Das von Joseph Goebbels geleitete Propagandaministerium war nicht die einzige Regierungsstelle, die mit der Produktion und Verbreitung von NS-Propaganda beauftragt war. So nutzte das von Joachim von Ribbentrop geleitete Auswärtige Amt seine Pressestelle unter anderem dazu, eine Reihe deutscher und fremdsprachiger Publikationen herauszugeben, um die öffentliche Meinung über Deutschland im Ausland zu beeinflussen, insbesondere in Ländern, die verbündet oder neutral geblieben waren oder als wichtige Ziele für die Propaganda galten. Fremdsprachige Zeitschriften wurden zum Beispiel in Italien, Schweden, Spanien, der Türkei und den Vereinigten Staaten herausgegeben. Dieses Bild stammt aus der ersten Ausgabe der schwedischen Zeitschrift tele, die zwischen Oktober 1944 und Mai 1945 erschien. Das Layout orientierte sich an amerikanischen Illustrierten wie Life, und eines der wichtigsten Merkmale der Zeitschrift waren qualitativ hochwertige Fotos. Während die Artikel nicht offen politisch waren, versuchten sie doch, dem ausländischen Lesepublikum ein positives Bild des Lebens in Deutschland und im besetzten Europa zu vermitteln. Auf diesem Bild liegen zwei Frauen auf bequemen Terrassenstühlen in der Sonne, lesen und entspannen sich. Die scheinbar angenehmen Aktivitäten und das ruhige Verhalten der Frauen werden jedoch durch das zerbombte Gebäude auf der anderen Straßenseite konterkariert. Das Bild ist eine inszenierte Szene, die von den Härten der Kriegszeit ablenken soll – den langen Warteschlangen für Lebensmittel, der Angst vor Luftangriffen und den langen Arbeitsstunden, die diese Frauen zu leisten hatten. Außerdem sind die Spirituosenflasche und die Snacks auf diesem Foto auffällige Objekte, da sie zu diesem Zeitpunkt nur auf dem Schwarzmarkt erhältlich waren. Da der Schwarzmarkt illegal war, scheint ihre Anwesenheit zu suggerieren, dass diese Produkte über legale Kanäle erhältlich waren. Das Foto verleugnet also die Realität des Krieges und suggeriert der Leserschaft im Ausland, dass Deutschland unverwüstlich sei und dass die Bedingungen in Deutschland trotz der düsteren Realität des Alltags erträglich – ja sogar angenehm – blieben.

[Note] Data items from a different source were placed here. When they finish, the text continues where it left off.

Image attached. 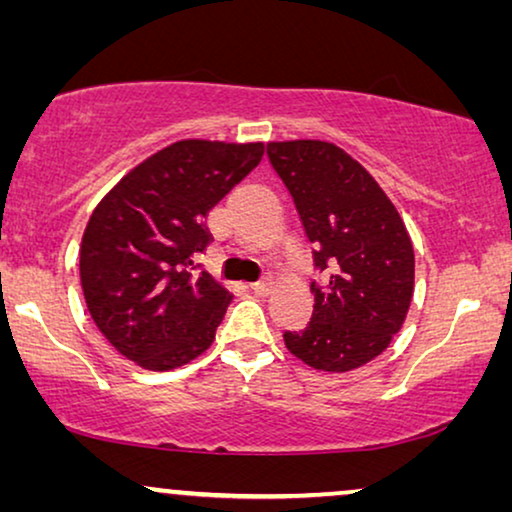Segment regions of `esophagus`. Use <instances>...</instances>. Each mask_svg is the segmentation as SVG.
Returning a JSON list of instances; mask_svg holds the SVG:
<instances>
[{
    "label": "esophagus",
    "instance_id": "esophagus-1",
    "mask_svg": "<svg viewBox=\"0 0 512 512\" xmlns=\"http://www.w3.org/2000/svg\"><path fill=\"white\" fill-rule=\"evenodd\" d=\"M272 279H263V282H256V284H251L249 286V291L254 293V296H258V298H265L268 296V293H272Z\"/></svg>",
    "mask_w": 512,
    "mask_h": 512
}]
</instances>
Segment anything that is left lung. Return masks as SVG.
Returning a JSON list of instances; mask_svg holds the SVG:
<instances>
[{
  "instance_id": "8db88e82",
  "label": "left lung",
  "mask_w": 512,
  "mask_h": 512,
  "mask_svg": "<svg viewBox=\"0 0 512 512\" xmlns=\"http://www.w3.org/2000/svg\"><path fill=\"white\" fill-rule=\"evenodd\" d=\"M272 170L289 188L314 244L312 319L286 331L289 352L324 373H347L380 356L401 331L415 289V251L401 214L366 167L319 139L270 142Z\"/></svg>"
}]
</instances>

Auslandspropaganda über den Kriegsalltag in Deutschland (Oktober 1944)

Quelle

Quelle: Fotografie, unbekannter Fotograf. tele 1/1944, S. 15. Arbeitsstelle für Kommunikationsgeschichte und angewandte Kulturwissenschaften, FU Berlin.

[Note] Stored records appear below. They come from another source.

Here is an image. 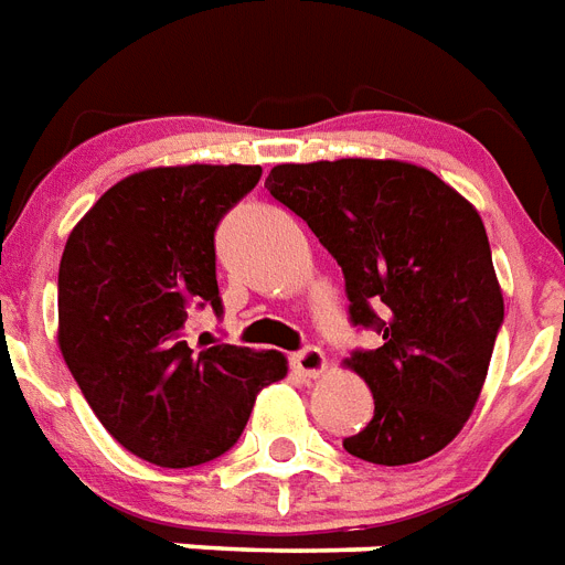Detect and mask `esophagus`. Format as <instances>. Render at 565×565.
I'll use <instances>...</instances> for the list:
<instances>
[{
  "label": "esophagus",
  "instance_id": "1",
  "mask_svg": "<svg viewBox=\"0 0 565 565\" xmlns=\"http://www.w3.org/2000/svg\"><path fill=\"white\" fill-rule=\"evenodd\" d=\"M291 367H295L300 376L318 379L327 373V355H323V350H318V347H306V350L291 355Z\"/></svg>",
  "mask_w": 565,
  "mask_h": 565
}]
</instances>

Peter Longerich, Propagandisten im Krieg. Die Presseabteilung des Auswärtigen Amtes unter Ribbentrop. München: Oldenbourg, 1987. https://doi.org/10.1524/9783486595499.fm

Auslandspropaganda über den Kriegsalltag in Deutschland (Oktober 1944), veröffentlicht in: German History in Documents and Images, <https://germanhistorydocs.org/de/deutschland-nationalsozialismus-1933-1945/ghdi:image-5191> [10.05.2024].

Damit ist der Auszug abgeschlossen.